We do all this because my Government believes regional and remote communities deserve reliable, affordable and accessible air travel.

That is why we have made historic investments in regional airports.

This is on top of investments in airports around the country through the Growing Regions and the Priority Community Infrastructure Program.

In December 2024, we announced that we are putting money towards upgrading Whyalla Airport to ensure the community remains connected.

We're also investing in the upgrade of the runway at Hobart Airport, and the international terminal facilities at Newcastle Airport.

Just as we're keeping things going in the air, we're keeping them going on the ground - and, indeed, under the ground.

We're finishing the NBN with fibre, not copper, delivering high speed access and keeping it in public hands.

We're Rewiring the Nation with the investments needed to upgrade and extend our transmission capacity and give Australia a grid fit for the 21st Century and our future as a renewable energy superpower.

We're boosting the ability of households to take control of their own energy with rooftop solar and household batteries.
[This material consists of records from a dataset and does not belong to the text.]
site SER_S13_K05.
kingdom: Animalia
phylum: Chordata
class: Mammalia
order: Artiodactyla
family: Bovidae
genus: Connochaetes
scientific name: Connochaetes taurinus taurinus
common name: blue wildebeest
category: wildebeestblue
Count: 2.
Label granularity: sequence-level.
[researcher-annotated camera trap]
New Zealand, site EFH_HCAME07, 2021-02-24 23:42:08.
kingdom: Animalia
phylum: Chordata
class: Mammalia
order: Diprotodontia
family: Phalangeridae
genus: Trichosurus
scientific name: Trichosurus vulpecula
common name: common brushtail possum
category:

We're investing in batteries, wind, and solar generation at grid scale - and we're doing it now and with co-investment from the private sector.
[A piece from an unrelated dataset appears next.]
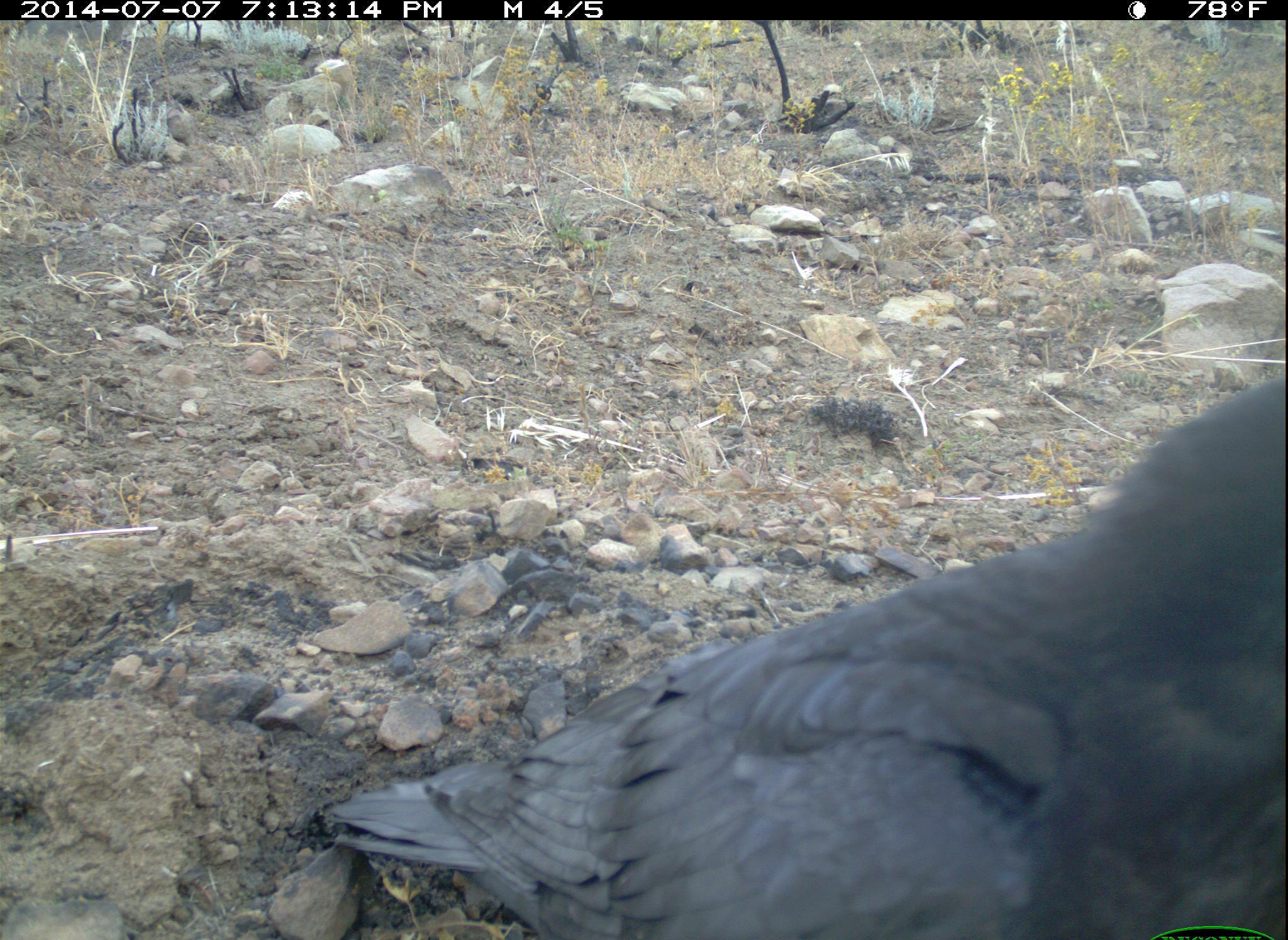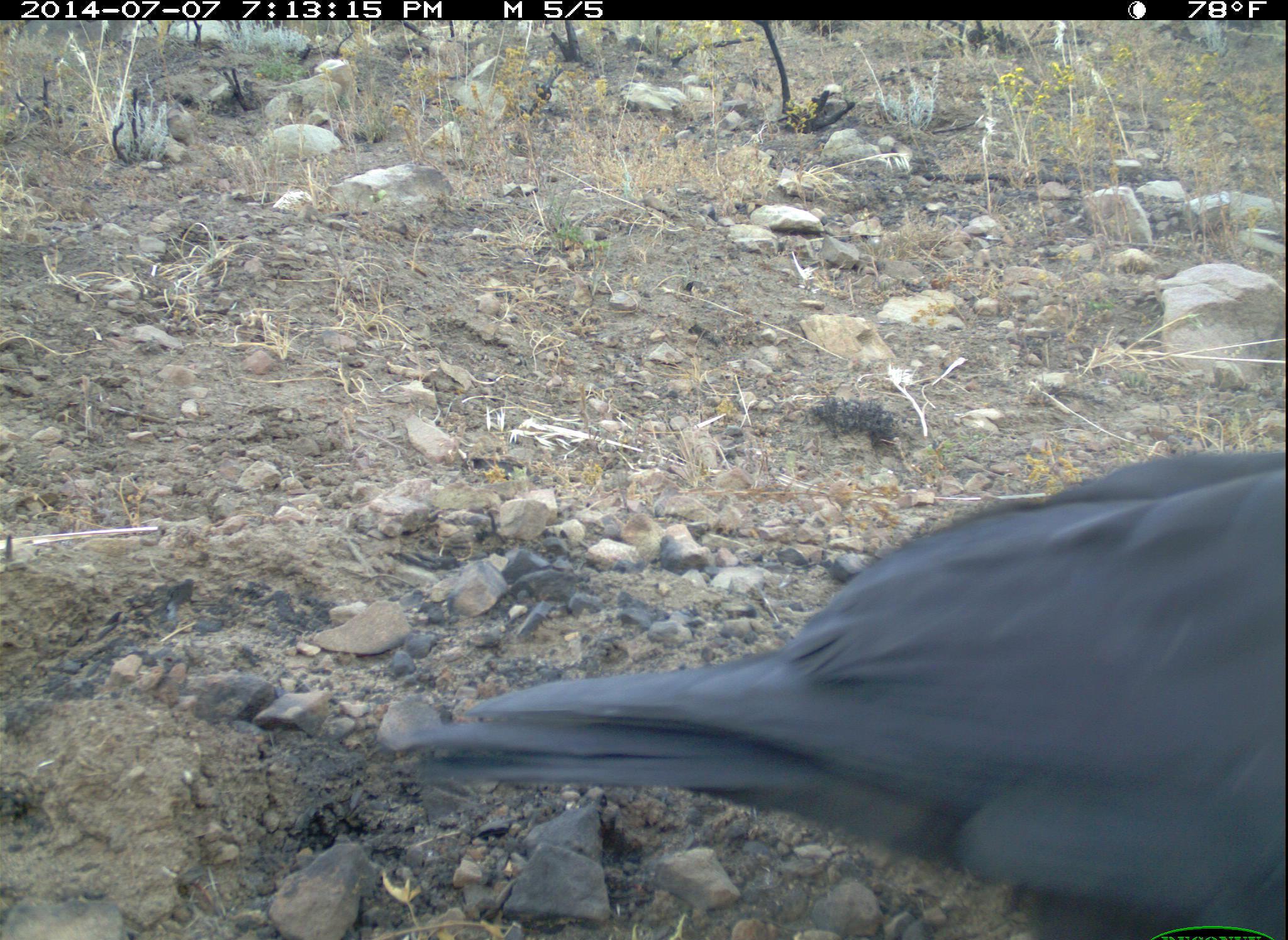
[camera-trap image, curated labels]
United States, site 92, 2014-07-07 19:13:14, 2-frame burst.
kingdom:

And with steel central to our self-reliance as a nation, we're supporting Australian steelmakers - not least in Whyalla where we're working in partnership with the South Australian Government.

At this stage, the US Government has not granted Australia - or any other nation - an exemption from their global tariffs on steel and aluminium.

As I said yesterday, we consider that decision entirely unjustified. We will keep working hard for a better outcome.

But our Government is prepared. We've been engaging directly with the Australian steel and aluminium industry, and we will continue to work through this with them.

We have great confidence in the quality of what Australia produces and we will continue to diversify markets for our products which are in demand across the globe.

Our Government will always stand up for Australian jobs and Australian industries. All Australians can join this effort and support our industries by taking the opportunity to buy Australian.

The world has thrown a lot of challenges at Australia over the past three years.

Because of the hard work Australians have done together, our economy is turning the corner.

Inflation is down.

Wages are up.

Interest rates are coming down.

And 1.1 million new jobs have been created.

Under our Government, Australia has maintained a faster rate of employment growth than any G7 nation.

And unlike other advanced economies, we've avoided any negative quarters of growth.

None of this is the happy accident of good luck.

It is powered by the choice we made to invest in Australia.

Responsible economic management is about looking after people while managing the books.

It's about boosting wages and job security and funding the services families count on.

And just as much as economic management is about taking care of the present, it is about meeting your responsibility to the future.

This is the instinct that guides us every day - and it's why we can now look to the future with growing optimism.

Australians have been through testing times - but we're beginning to see the rewards, and we are growing ever more confident about dealing with the challenges that remain.

This is not a time to cut or wreck or aim low.

It is a time to keep building.

Because building Australia's future is about all of us.

We must seize the opportunities that this decade holds.

We must actively plan for the future, anticipating it, shaping it piece by piece.

This is the momentum we have.

This the momentum we cannot risk.

It's a momentum that is so powerfully embodied by Western Sydney.

What we see in Western Sydney International - and all that it is already driving - is the very power of aspiration that drives Australia.

It is the ambition we must all have for Australia.

There is a better future that we are building together right now - and Western Sydney is showing the way.